PROBLEM 1: According to the bacterial leaching text, why did leaching blasted ore in place in low-grade underground uranium mines lower production costs?
PROBLEM 2: Transcribe the stretch of the bacterial leaching text from "In the low-grade, underground" through "tonnes of ore.".

SOURCE PASSAGE:
──────
Bacterial Leaching Process

Bacterial Leaching Process

 

As early as the days of the Romans, the action of water-entrained oxygen on metallic sulphides has been recognized and used, particularly on copper-iron minerals. As it turns out, a microscopic organism known as thiobacillus ferroxidans is responsible for this action. This one-celled bacterium breaks down the sulphide minerals and generates weak sulphuric and suiphurous acids, which take the metal into solution as sulphates and sulphites, often leaving a precipitate of iron.

This bacterial leaching process is now used deliberately, mainly to recover copper and uranium from mine drainage waters and from surface waters percolating through old mine umps and waste heaps.

The phenomenon of bacterial leaching has given rise to an active field of research and is producing economic benefits in the heap leaching of low-grade copper ores which are cheaply mined in open pits, particularly in the southwestern U.S.

 

In the low-grade, underground uranium mines, blasted ore was left in the stopes and leached with bacteria-rich solutions in situ. This reduced production costs considerably since only the uranium-bearing solution was pumped to surface, instead of tonnes of ore.

Another area where bacterial leaching is being evaluated is in the treatment of refractory gold ores, in which the gold occurs as sub-microscopic particles inside the suiphide minerals. Bacterial oxidation destroys the suiphide grains, freeing the gold for subsequent cyanidation.
──────
ENTRIES PROVIDED:
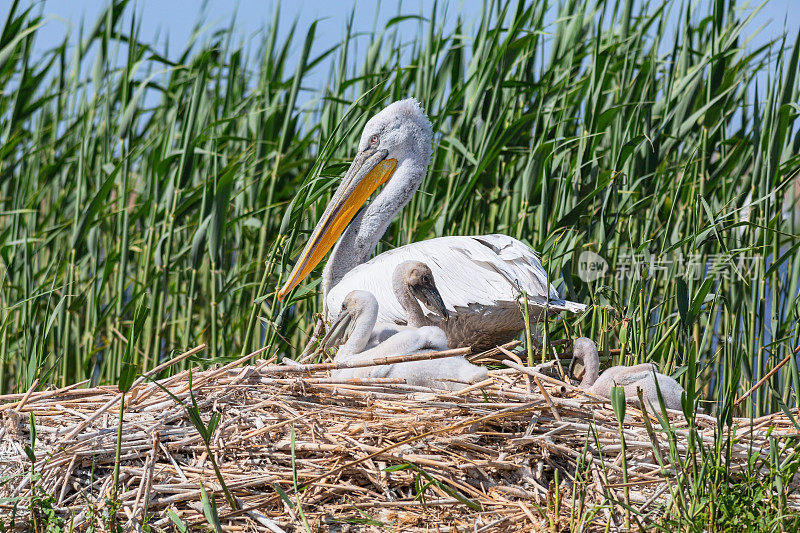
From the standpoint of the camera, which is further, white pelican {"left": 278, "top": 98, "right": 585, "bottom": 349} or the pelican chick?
white pelican {"left": 278, "top": 98, "right": 585, "bottom": 349}

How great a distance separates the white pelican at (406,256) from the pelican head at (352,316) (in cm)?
38

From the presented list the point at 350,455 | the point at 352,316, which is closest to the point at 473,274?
the point at 352,316

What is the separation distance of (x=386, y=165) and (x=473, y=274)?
3.56 ft

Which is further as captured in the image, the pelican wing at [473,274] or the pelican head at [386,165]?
the pelican head at [386,165]

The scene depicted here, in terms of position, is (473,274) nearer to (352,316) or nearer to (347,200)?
(352,316)

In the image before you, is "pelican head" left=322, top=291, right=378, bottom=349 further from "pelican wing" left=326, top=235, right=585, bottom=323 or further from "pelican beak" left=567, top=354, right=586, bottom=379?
"pelican beak" left=567, top=354, right=586, bottom=379

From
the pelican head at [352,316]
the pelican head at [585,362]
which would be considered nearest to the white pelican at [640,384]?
the pelican head at [585,362]

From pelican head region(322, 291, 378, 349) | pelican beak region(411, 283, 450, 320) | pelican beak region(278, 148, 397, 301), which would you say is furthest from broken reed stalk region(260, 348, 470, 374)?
pelican beak region(278, 148, 397, 301)

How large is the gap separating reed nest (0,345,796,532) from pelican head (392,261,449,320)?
2.02 feet

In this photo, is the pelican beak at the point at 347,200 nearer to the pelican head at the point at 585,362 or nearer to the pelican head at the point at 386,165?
the pelican head at the point at 386,165

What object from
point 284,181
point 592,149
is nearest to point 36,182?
point 284,181

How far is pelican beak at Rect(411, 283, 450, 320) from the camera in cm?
350

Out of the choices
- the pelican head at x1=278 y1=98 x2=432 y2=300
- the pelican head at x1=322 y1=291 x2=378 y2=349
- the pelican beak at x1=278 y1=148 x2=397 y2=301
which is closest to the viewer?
the pelican head at x1=322 y1=291 x2=378 y2=349

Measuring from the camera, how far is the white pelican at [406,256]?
3719 mm
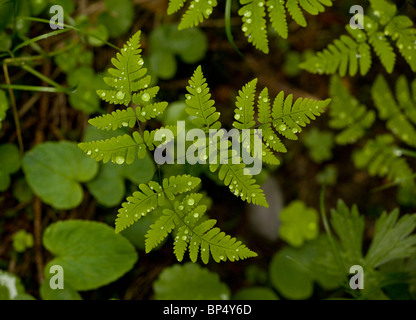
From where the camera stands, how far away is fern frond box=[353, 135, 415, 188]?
278cm

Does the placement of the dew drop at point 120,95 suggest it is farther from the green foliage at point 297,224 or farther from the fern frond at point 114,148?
the green foliage at point 297,224

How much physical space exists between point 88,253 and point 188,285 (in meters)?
0.68

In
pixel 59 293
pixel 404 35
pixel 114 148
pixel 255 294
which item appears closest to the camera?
pixel 114 148

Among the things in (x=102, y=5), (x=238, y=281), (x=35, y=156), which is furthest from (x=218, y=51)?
(x=238, y=281)

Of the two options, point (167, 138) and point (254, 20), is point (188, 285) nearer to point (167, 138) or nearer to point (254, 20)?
point (167, 138)

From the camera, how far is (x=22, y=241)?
2486 millimetres

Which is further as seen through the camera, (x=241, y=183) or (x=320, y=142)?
(x=320, y=142)

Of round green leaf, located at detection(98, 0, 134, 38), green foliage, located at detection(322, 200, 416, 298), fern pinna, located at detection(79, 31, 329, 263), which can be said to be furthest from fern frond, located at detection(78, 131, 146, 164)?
green foliage, located at detection(322, 200, 416, 298)

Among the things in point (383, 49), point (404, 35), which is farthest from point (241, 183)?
point (404, 35)

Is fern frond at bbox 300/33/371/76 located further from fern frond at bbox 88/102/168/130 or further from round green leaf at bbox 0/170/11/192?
round green leaf at bbox 0/170/11/192

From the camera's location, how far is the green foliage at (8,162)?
2.36m

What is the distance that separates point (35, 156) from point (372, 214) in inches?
101

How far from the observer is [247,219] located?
9.67 ft
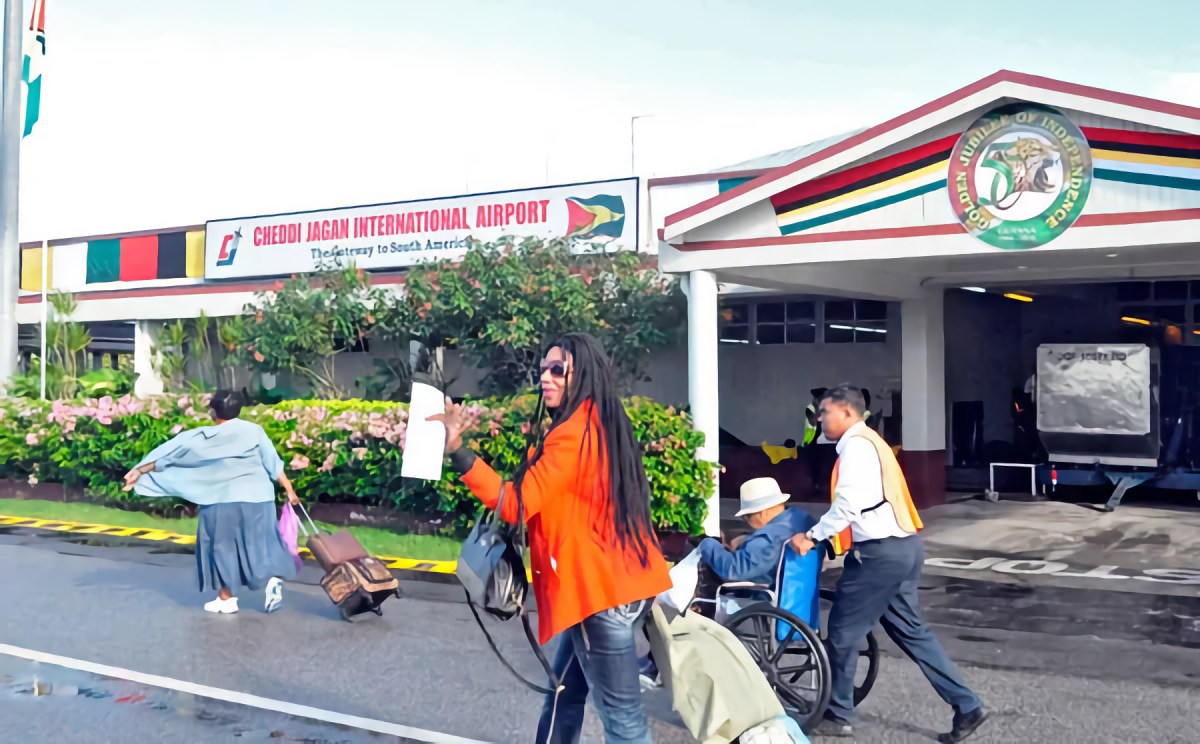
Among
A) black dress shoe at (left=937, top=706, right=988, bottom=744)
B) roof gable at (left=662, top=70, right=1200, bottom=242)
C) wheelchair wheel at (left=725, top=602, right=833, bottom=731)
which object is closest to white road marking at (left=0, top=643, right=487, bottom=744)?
wheelchair wheel at (left=725, top=602, right=833, bottom=731)

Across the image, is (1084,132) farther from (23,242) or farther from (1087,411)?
(23,242)

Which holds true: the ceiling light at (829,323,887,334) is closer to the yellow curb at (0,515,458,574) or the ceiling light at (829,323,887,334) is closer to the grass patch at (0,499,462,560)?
the grass patch at (0,499,462,560)

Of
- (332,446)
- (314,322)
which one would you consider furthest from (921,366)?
(314,322)

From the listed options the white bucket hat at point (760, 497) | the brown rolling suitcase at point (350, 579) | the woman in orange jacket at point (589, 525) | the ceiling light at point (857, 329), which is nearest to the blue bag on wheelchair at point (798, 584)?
the white bucket hat at point (760, 497)

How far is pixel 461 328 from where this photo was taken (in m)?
16.6

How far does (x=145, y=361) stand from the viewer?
22766 mm

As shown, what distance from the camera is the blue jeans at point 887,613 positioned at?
5832 mm

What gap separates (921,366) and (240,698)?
11.0 meters

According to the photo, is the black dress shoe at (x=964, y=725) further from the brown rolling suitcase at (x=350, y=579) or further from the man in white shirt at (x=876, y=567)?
the brown rolling suitcase at (x=350, y=579)

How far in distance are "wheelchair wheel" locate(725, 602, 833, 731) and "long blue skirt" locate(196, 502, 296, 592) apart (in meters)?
4.46

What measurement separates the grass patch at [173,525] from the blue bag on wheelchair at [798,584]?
6.63 m

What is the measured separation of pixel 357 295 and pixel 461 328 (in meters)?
2.59

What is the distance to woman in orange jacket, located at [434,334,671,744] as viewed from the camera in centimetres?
440

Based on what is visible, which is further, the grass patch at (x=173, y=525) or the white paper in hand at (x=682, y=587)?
──────
RESPONSE BOX 1: Only the uranium-bearing solution had to be pumped to the surface, rather than tonnes of ore. This cut production costs considerably.

RESPONSE BOX 2:
In the low-grade, underground uranium mines, blasted ore was left in the stopes and leached with bacteria-rich solutions in situ. This reduced production costs considerably since only the uranium-bearing solution was pumped to surface, instead of tonnes of ore.